Over het belastingjaar 2007 heeft [eiseres] voor de overdrachtswinst die was gerealiseerd bij de inbreng van het onroerend goed in [naam vennootschap] een beroep gedaan op de bedrijfsfusiefaciliteit bedoeld in artikel 14 lid 1 van de Wet op de Vennootschapsbelasting (Wet Vpb). Na een boekenonderzoek heeft de Belastingdienst dit beroep niet geaccepteerd en aan [eiseres] is op 22 oktober 2011 alsnog een aanslag vennootschapsbelasting opgelegd ter hoogte van € 1.074.571,-.

2.9.

[eiseres] heeft tegen deze naheffing bezwaar gemaakt, dat op 27 maart 2013 is afgewezen. Ook het door [eiseres] ingestelde beroep en hoger beroep bleven zonder succes. Zowel de rechtbank Den Haag in haar vonnis van 24 september 2014 als het hof Den Haag in haar arrest van 2 juni 2015, oordeelden dat [eiseres] er niet in is geslaagd aannemelijk te maken dat zij zakelijke overwegingen had om een bedrijfsfusie te laten plaatsvinden. Daarbij is door rechtbank en hof in de overwegingen meegenomen dat op 12 februari 2007, toen werd besloten tot de bedrijfsfusie, reeds sprake was van een op handen zijnde verkoop van de onroerendgoedportefeuille. De bedrijfsfusie van 7 maart 2007 moet daarom volgens rechtbank en hof geacht worden in overwegende mate gericht te zijn geweest op het ontgaan of uitstellen van belastingheffing.
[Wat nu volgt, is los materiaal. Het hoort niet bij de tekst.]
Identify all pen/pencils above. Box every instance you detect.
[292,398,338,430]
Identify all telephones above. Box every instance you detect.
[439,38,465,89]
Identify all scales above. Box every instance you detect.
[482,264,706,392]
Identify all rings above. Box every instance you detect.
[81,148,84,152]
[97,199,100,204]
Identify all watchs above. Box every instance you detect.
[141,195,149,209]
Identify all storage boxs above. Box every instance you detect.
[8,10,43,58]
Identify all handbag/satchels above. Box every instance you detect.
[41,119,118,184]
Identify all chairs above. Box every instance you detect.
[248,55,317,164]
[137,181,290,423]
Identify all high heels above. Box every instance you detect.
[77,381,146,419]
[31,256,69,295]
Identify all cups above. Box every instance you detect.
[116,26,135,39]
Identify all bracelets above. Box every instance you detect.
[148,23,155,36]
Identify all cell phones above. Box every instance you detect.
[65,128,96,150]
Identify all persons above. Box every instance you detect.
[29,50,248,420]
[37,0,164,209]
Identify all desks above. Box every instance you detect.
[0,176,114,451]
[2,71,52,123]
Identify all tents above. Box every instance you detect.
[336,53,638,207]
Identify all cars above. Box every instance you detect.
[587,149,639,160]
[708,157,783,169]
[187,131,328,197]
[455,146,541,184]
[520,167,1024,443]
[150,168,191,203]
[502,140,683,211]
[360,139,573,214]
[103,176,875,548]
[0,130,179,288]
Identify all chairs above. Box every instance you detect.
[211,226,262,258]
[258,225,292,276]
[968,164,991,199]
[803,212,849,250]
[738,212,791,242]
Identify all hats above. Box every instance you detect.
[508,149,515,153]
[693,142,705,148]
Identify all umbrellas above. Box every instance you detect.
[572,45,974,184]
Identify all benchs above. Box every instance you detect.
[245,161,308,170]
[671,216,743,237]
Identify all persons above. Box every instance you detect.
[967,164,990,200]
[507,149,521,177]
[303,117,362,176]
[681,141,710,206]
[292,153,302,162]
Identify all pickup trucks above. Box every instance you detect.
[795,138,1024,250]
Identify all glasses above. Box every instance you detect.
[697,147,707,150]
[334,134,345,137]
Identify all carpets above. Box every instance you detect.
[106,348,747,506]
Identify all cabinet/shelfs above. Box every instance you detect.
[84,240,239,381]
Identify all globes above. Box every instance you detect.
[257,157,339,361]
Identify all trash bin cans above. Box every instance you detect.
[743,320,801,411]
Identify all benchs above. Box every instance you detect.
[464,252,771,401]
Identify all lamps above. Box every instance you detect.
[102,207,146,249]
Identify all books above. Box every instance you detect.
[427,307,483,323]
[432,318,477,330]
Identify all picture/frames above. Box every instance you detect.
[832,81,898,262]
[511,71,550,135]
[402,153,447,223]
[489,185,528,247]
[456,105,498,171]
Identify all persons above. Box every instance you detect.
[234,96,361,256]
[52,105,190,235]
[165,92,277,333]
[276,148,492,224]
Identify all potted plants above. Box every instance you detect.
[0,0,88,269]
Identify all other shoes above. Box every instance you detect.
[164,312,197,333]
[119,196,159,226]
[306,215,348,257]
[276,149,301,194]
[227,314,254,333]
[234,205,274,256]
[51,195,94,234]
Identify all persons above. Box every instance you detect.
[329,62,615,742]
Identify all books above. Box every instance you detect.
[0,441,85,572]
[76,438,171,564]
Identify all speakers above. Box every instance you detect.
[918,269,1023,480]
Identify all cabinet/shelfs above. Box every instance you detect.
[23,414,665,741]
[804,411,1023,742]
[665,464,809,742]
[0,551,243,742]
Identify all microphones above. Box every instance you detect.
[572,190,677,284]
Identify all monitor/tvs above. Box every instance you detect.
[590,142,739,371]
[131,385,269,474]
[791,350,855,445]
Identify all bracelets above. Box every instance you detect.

De winst behaald met de overdracht van het onroerend goed is daarom naar het oordeel van rechtbank en hof terecht bij [eiseres] in het onderhavige jaar in aanmerking genomen.

2.10.

Op 22 juli 2015 heeft [eiseres] de maatschap [naam maatschap] aansprakelijk gesteld voor de schade die zij lijdt door de naheffing vennootschapsbelasting. Bij brieven van 1 maart 2016 zijn ook Joba BV en [gedaagde sub 3] , en [gedaagde sub 2] en [gedaagde sub 4] in persoon door [eiseres] aansprakelijk gesteld.

2.11.

[eiseres] heeft de naheffing nog altijd niet voldaan omdat zij daar niet de middelen voor heeft.

3 Het geschil

3.1.

[eiseres] vordert samengevat - dat de rechtbank, voor zover mogelijk uitvoerbaar bij voorraad:

I. voor recht verklaart dat gedaagden hoofdelijk, althans gezamenlijk, althans ieder voor zich aansprakelijk zijn voor de schade die [eiseres] heeft geleden als gevolg van de tekortkoming in de uitvoering van de door [eiseres] aan [naam maatschap] verstrekte opdracht;

II. gedaagden hoofdelijk, althans gezamenlijk, althans ieder voor zich te veroordelen tot betaling van:

a. een bedrag van € 1.233.180,-, vermeerderd met wettelijke rente vanaf 22 juli 2015,

b. een bedrag van € 156.324,52, vermeerderd met wettelijke rente vanaf betaling van de afzonderlijke bedragen door [eiseres] ,

c. een bedrag van € 6.775,- aan buitengerechtelijke kosten, vermeerderd met wettelijke rente vanaf 22 juli 2015

d. de proceskosten en nakosten, vermeerderd met wettelijke rente met ingang van veertien dagen na dagtekening van het te wijzen vonnis.

3.2.

[eiseres] legt aan haar vorderingen onder meer ten grondslag dat [naam maatschap] toerekenbaar tekort is geschoten in de uitvoering van de tussen partijen gesloten overeenkomst van opdracht tot (onder meer) het verlenen van fiscale adviezen, door [eiseres] verkeerd te adviseren over de fiscale gevolgen van een voorgestelde reorganisatie en verkoop van onroerend goed, en door deze reorganisatie en verkoop vervolgens ook voor [eiseres] uit te voeren, wat voor [eiseres] heeft geleid tot een naheffing vennootschapsbelasting van ruim € 1,2 miljoen.

3.3.

Gedaagden concluderen tot afwijzing van de vorderingen van [eiseres] en voeren onder meer als verweer aan dat [naam maatschap] deugdelijk heeft geadviseerd en bij haar advies een waarschuwing heeft gegeven waar [eiseres] echter bij de uitvoering van de reorganisatie en de verkoop van het onroerend goed - die grotendeels plaatsvond buiten medeweten van [naam maatschap] - geen acht op heeft geslagen.

3.4.

Op deze en overige stellingen en verweren van partijen zal de rechtbank, voor zover van belang, hierna nog nader ingaan.